Bank stockholders have even lower priority than subdebt holders in the event of a receivership. Theoclassical theory already asserts that shareholders should have the right incentives to exert private market discipline. The reality is that bank stockholders have also consistently failed to exert effective private market discipline in the modern crises.
The speaker stated that it was "inconceivable" that a bank could fail if it had contingent capital. Indeed, he stated that it was inconceivable that any bank would ever hit the trigger that would cause its debt to convert to equity. I, of course, quoted The Princess Bride.
"Vizzini: HE DIDN'T FALL? INCONCEIVABLE.- Advertisement -
Inigo Montoya: You keep using that word. I do not think it means what you think it means."
When the CEO causes a bank to become an accounting control fraud he creates three "sure things" if he follows the "recipe."

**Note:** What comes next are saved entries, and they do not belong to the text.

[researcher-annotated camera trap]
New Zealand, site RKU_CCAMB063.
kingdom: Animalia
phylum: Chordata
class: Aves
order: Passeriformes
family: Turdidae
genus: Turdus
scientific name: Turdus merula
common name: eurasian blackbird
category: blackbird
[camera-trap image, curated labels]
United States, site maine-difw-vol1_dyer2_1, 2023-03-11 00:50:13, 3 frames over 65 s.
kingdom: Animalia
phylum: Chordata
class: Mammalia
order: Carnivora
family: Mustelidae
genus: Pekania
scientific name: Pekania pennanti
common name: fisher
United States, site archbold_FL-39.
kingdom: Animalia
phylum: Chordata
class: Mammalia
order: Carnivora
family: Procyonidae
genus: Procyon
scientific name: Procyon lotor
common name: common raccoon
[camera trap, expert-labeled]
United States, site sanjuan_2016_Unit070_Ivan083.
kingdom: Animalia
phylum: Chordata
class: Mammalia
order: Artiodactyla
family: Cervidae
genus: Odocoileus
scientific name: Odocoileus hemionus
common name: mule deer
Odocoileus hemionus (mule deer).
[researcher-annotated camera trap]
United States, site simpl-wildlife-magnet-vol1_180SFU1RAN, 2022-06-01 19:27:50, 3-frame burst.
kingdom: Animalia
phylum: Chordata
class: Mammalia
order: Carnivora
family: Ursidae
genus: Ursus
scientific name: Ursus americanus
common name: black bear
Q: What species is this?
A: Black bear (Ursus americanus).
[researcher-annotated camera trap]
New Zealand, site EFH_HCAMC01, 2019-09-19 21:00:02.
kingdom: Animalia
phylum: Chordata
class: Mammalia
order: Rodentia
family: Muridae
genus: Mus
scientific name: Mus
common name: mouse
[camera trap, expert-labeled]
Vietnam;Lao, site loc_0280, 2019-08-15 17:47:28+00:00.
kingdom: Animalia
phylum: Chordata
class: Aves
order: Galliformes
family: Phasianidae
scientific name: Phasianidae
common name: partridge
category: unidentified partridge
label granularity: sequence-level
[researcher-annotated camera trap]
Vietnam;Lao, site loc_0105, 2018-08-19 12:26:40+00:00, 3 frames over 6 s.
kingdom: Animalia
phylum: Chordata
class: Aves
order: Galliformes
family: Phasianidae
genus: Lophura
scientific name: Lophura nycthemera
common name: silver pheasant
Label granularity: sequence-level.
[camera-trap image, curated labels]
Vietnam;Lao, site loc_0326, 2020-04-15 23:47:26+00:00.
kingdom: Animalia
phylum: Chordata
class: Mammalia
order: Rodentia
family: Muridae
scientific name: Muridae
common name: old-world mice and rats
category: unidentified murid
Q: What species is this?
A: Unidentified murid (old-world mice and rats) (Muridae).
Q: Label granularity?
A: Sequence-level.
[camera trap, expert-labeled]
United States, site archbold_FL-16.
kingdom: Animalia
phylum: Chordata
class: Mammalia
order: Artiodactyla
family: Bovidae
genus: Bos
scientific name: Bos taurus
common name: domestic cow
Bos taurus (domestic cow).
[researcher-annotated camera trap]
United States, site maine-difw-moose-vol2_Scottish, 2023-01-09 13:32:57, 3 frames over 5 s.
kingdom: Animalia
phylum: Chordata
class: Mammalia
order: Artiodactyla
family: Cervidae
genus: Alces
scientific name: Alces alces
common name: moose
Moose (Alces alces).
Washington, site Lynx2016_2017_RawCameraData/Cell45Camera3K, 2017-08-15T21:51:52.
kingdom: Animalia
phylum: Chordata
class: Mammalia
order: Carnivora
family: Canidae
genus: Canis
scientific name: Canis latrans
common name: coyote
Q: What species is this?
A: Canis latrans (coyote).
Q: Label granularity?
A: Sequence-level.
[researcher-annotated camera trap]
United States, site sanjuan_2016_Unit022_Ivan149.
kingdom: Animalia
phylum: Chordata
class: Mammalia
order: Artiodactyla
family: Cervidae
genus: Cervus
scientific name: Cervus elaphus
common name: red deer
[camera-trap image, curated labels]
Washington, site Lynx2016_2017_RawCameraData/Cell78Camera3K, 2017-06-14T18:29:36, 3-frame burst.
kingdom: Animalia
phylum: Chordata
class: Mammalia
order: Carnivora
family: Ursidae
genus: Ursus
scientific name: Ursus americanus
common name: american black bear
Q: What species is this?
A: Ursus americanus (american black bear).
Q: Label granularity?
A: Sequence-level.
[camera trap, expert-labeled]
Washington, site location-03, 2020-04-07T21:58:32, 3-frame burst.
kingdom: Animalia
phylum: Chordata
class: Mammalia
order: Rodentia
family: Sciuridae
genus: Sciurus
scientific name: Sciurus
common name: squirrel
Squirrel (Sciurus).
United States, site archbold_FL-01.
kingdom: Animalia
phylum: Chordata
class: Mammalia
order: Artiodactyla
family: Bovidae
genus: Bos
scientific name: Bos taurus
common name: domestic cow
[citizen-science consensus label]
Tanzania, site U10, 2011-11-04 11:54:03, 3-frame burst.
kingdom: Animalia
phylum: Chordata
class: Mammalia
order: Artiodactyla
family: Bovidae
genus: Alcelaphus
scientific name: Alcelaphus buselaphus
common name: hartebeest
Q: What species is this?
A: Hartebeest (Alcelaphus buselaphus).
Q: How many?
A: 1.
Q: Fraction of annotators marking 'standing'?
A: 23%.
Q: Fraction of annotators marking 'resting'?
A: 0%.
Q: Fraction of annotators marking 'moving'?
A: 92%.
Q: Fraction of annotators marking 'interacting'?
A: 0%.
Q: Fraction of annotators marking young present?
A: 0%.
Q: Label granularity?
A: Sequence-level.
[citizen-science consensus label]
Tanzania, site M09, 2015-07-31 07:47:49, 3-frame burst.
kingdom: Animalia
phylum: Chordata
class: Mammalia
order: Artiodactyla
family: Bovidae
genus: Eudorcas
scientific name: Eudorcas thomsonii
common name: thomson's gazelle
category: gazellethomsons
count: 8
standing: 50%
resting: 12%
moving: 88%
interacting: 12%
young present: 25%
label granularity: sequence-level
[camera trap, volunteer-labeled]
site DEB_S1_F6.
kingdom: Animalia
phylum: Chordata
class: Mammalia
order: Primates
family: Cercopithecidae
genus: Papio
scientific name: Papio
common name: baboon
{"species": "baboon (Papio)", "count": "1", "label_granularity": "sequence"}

- Grow extremely quickly by
- Making bad loans at premium yield
- While employing extreme leverage, and
- Providing only grossly inadequate allowances for loan and lease losses (ALLL)
The three sure things are that the bank will report record (albeit fictional) profits, the CEO will promptly be made wealthy by modern executive compensation, and the bank will suffer catastrophic losses. Note that the fraud recipe works by massively overstating asset values. "Capital" is simply an accounting residual (Assets -- Liabilities = Capital). This means that accounting control frauds inflate reported capital and simultaneously reduce actual capital when they inflate asset values by making bad loans. If a material number of bankers mimic the recipe the fraud recipe also becomes the ideal means of hyper-inflating financial bubbles. This further inflates reported (fictional) asset and capital values and increases real losses.